Stated task | Which lines of the listing below contain the word "camera"? Pull out each of them, treating uppercase and lowercase as different.

Entries provided |
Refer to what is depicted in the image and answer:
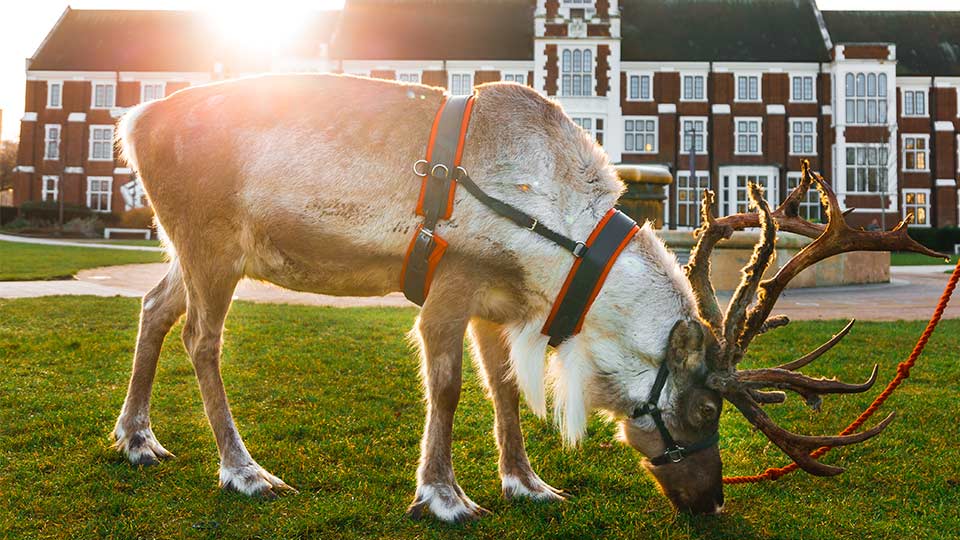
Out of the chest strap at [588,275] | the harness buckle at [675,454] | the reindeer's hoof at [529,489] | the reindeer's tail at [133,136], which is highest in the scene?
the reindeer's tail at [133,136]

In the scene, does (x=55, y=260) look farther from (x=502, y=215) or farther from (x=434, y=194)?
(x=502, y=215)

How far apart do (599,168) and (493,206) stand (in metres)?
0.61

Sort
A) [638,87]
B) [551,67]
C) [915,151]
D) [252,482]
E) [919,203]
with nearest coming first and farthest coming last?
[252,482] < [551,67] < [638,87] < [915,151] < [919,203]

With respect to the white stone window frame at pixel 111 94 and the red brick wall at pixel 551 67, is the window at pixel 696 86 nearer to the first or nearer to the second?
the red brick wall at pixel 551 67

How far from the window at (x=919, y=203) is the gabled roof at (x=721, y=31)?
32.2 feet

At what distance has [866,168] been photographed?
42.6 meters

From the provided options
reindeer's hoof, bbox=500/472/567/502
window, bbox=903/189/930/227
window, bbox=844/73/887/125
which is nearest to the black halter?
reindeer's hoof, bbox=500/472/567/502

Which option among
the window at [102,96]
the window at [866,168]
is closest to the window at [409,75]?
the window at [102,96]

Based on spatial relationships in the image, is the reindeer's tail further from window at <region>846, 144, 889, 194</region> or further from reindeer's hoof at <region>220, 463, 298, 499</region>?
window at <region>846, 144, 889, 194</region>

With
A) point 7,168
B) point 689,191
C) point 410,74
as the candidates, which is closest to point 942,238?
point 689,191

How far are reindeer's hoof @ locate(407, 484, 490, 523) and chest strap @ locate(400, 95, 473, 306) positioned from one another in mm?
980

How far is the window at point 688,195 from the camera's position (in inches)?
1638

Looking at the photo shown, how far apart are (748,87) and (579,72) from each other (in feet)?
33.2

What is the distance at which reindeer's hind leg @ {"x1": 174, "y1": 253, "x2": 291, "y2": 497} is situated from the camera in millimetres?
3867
---
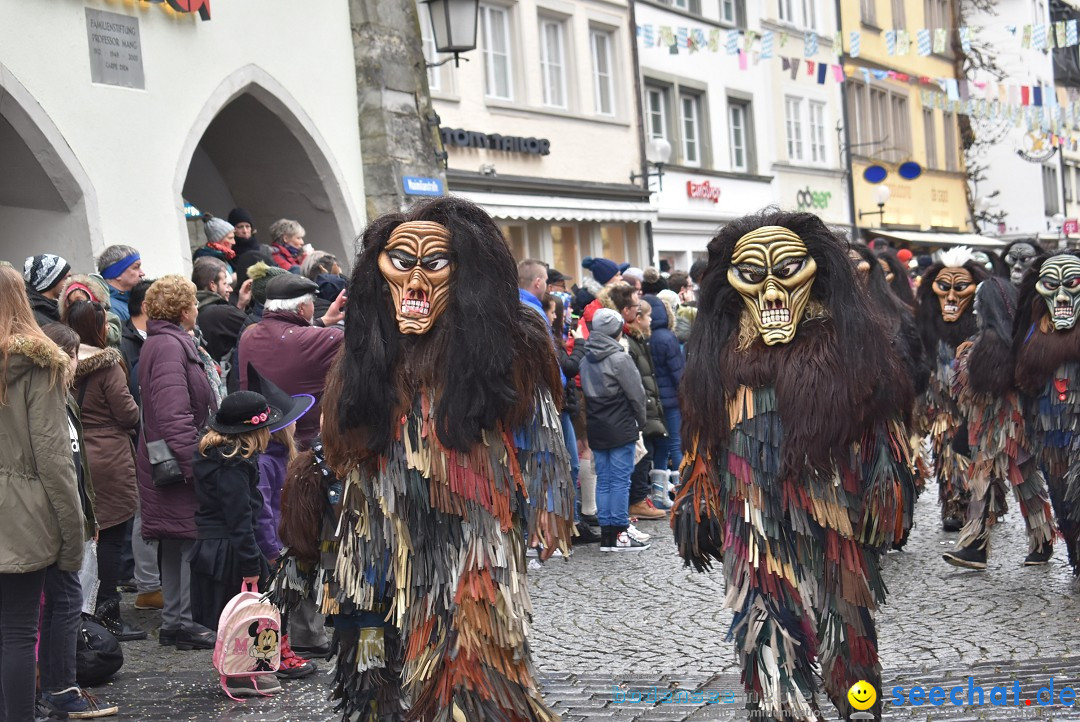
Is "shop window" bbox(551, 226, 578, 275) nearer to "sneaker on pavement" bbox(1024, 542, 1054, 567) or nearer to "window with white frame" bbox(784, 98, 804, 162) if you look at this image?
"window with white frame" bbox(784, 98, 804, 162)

Finished answer |
How far is the window at point 688,195 from the camera's position (in inches)?
What is the distance at which reindeer's hind leg @ {"x1": 174, "y1": 253, "x2": 291, "y2": 497} is situated from the camera in millimetres?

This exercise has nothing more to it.